Archives de Tag: fiction

Bien sûr que les poissons ont froid, de Fanny Ruwet

Les premières semaines de février ont été un peu trop calmes, ce qui m’a permis d’avancer dans ma pile de livres à lire. Parmi les ouvrages reçus à Noël, j’avais hâte de lire le premier roman d’une humoriste et podcasteuse belge de talent : Fanny Ruwet. Je lui ai attribué un 5/5 sur mon appli de lecture tant j’ai adoré ! Il mérite donc son petit billet Croque-livre 😊

Je vous avais déjà parlé de Fanny Ruwet dans mon billet sur mes podcasts préférés, puisque j’adore écouter Les Gens qui doutent. Son premier roman, sorti en 2023, est un mélange entre autobiographie et fiction, comme aime le faire une autre autrice belge que vous retrouvez souvent sur mon blog, Amélie Nothomb, mais en beaucoup plus drôle. On y suit l’histoire d’Allie, une jeune femme au sortir d’une rupture amoureuse et qui cherche à retrouver un certain Nour, un garçon avec qui elle a noué une relation virtuelle à l’époque bénie des Skyblogs et de MSN. Seul problème, ce fameux Nour avec qui elle a parlé tous les jours pendant 1 an et demi est introuvable sur Internet. Le roman la suit donc dans son enquête (et je ne vous en dirai pas plus pour ne pas ruiner le suspense).

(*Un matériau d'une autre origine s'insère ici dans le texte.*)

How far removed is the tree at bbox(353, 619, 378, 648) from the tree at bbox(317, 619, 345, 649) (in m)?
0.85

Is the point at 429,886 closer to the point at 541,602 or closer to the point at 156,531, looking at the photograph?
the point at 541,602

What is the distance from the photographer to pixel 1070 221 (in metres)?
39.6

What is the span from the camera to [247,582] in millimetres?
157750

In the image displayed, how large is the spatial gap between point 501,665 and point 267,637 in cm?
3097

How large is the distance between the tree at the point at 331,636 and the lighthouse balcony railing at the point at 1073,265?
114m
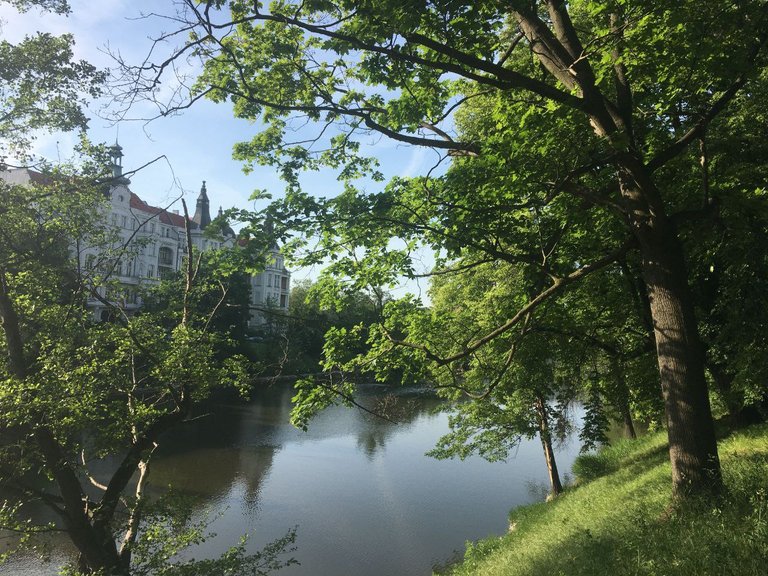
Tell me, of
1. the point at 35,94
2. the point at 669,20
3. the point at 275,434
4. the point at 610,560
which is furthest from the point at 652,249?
the point at 275,434

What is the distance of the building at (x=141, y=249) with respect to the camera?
30.0 ft

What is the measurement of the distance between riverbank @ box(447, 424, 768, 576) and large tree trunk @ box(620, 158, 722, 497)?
37 centimetres

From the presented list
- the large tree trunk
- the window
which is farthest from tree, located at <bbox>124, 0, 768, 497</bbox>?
the window

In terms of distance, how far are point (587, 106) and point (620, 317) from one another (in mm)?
6142

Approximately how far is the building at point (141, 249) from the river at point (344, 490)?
11.7ft

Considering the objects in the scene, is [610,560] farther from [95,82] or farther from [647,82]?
[95,82]

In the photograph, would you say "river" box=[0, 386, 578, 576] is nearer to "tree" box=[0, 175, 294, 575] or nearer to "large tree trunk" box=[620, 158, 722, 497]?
"tree" box=[0, 175, 294, 575]

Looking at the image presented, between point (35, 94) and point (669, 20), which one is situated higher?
point (35, 94)

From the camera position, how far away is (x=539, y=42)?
609 cm

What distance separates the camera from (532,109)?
5684mm

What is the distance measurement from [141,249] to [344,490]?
42.7 ft

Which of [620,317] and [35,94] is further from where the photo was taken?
[620,317]

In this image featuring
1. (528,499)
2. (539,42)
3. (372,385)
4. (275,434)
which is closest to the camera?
(539,42)

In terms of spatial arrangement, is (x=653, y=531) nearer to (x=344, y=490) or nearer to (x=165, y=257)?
(x=344, y=490)
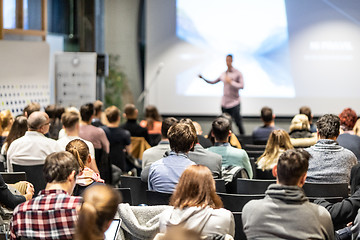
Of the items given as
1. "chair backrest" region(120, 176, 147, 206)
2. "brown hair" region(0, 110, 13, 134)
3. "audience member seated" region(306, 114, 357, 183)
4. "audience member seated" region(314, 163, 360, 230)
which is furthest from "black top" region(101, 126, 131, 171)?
"audience member seated" region(314, 163, 360, 230)

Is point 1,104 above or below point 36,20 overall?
below

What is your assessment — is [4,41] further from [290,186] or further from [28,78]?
[290,186]

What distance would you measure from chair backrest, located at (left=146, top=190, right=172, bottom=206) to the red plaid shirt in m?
1.04

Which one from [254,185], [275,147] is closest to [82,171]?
[254,185]

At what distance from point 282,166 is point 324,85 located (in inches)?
329

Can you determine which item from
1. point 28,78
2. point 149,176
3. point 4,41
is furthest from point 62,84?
point 149,176

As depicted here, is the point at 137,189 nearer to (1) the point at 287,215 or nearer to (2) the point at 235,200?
(2) the point at 235,200

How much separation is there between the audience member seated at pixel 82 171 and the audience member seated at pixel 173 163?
43 centimetres

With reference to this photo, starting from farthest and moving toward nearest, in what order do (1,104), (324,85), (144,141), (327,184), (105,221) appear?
(324,85) < (1,104) < (144,141) < (327,184) < (105,221)

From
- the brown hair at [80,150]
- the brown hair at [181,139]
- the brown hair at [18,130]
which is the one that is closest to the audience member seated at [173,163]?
the brown hair at [181,139]

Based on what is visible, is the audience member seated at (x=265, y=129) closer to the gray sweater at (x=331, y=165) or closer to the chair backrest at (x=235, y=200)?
the gray sweater at (x=331, y=165)

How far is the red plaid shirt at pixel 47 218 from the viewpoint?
268cm

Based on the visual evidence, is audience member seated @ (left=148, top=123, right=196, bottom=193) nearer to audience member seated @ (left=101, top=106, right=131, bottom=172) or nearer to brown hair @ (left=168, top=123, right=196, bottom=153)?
brown hair @ (left=168, top=123, right=196, bottom=153)

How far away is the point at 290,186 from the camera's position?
2.88m
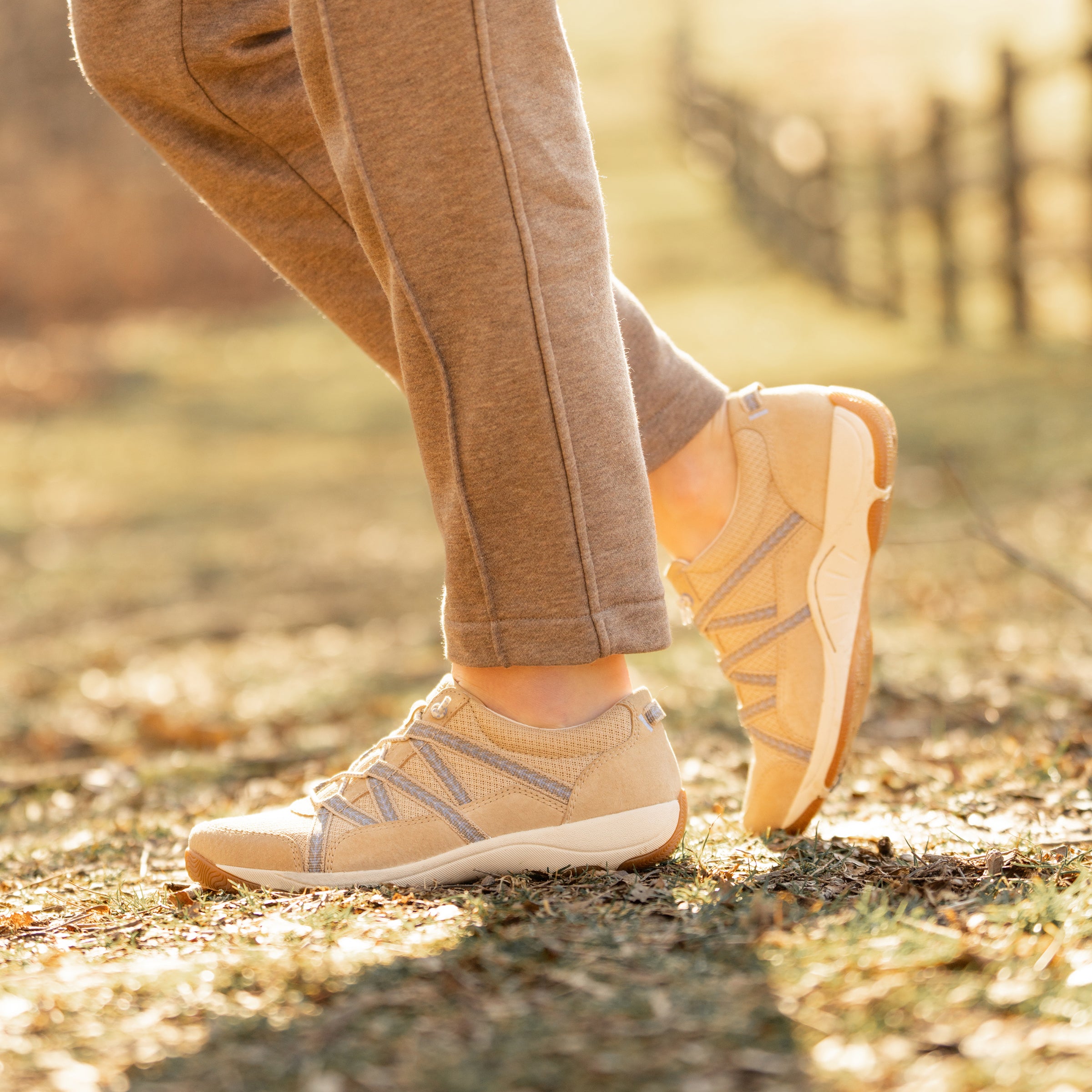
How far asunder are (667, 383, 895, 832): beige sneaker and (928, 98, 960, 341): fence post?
7.32 m

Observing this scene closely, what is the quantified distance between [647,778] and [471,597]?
11.0 inches

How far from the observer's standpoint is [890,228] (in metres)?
9.88

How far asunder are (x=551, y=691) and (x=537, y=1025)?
45cm

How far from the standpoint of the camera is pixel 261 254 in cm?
158

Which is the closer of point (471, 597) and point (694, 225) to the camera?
point (471, 597)

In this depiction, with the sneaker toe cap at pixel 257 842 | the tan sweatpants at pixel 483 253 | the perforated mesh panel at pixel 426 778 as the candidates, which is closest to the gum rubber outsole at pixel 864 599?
the tan sweatpants at pixel 483 253

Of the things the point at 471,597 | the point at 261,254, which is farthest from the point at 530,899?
the point at 261,254

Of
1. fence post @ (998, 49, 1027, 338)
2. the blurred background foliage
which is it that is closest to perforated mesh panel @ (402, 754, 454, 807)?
fence post @ (998, 49, 1027, 338)

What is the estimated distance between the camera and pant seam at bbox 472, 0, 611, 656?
1203mm

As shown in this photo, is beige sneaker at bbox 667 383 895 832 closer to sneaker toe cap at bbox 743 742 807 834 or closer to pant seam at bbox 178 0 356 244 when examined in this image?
sneaker toe cap at bbox 743 742 807 834

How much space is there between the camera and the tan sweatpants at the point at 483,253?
3.97 ft

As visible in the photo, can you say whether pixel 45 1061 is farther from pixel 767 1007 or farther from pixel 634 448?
pixel 634 448

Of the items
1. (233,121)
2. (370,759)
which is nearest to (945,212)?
(233,121)

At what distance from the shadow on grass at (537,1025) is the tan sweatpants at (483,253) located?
305mm
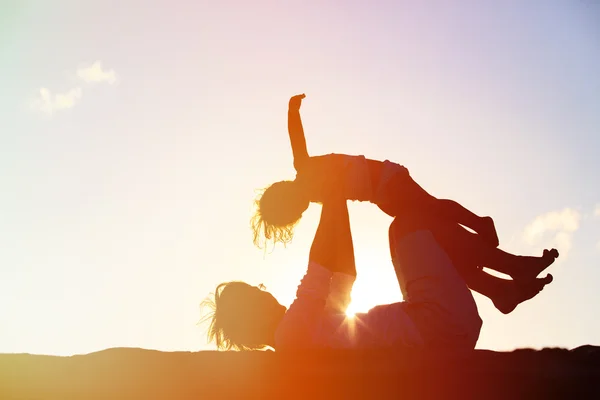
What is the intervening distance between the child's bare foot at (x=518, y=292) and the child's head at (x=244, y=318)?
1900 mm

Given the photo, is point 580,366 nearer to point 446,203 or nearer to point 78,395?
point 446,203

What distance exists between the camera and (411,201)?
18.4ft

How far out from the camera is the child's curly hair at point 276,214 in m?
5.88

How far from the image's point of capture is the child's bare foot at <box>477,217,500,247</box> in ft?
18.5

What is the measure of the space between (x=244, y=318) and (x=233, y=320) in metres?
0.11

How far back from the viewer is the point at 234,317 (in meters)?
5.27

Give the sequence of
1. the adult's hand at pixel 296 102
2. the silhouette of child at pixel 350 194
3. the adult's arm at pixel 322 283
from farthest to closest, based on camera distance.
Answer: the adult's hand at pixel 296 102, the silhouette of child at pixel 350 194, the adult's arm at pixel 322 283

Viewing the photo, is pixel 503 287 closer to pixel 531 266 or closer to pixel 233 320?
pixel 531 266

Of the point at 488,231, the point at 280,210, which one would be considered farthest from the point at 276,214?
the point at 488,231

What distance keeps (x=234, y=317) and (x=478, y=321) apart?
1.89m

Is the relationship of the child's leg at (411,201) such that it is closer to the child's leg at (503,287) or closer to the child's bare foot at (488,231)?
the child's bare foot at (488,231)

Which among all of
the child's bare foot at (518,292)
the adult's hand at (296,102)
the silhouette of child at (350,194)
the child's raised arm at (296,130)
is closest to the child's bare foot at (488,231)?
the silhouette of child at (350,194)

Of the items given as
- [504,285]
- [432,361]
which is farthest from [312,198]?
[432,361]

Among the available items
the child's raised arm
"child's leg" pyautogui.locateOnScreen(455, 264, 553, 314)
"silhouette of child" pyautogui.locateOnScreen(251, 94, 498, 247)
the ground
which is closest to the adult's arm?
the ground
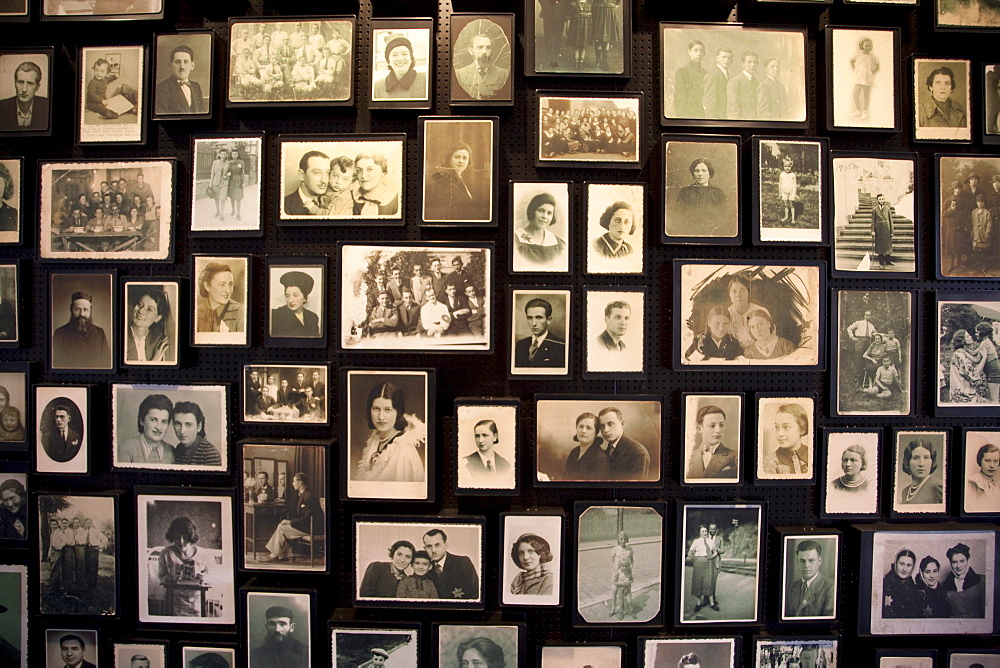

La deuxième épigraphe au début du roman m’a directement plongée dans l’ambiance de mon adolescence avec ces mots qui devraient évoquer quelque chose aux personnes de ma génération : « Ring ding ding ding ding ding Ring ding ding ding bem bem bem Ring ding ding ding ding ding Ring ding ding ding baa baa » (à vous de creuser si ça ne vous dit rien 😅). En plus d’être vraiment bien écrit, ce livre est délicieusement nostalgique pour toutes celles et ceux né.e.s entre les années 1980 et 1995.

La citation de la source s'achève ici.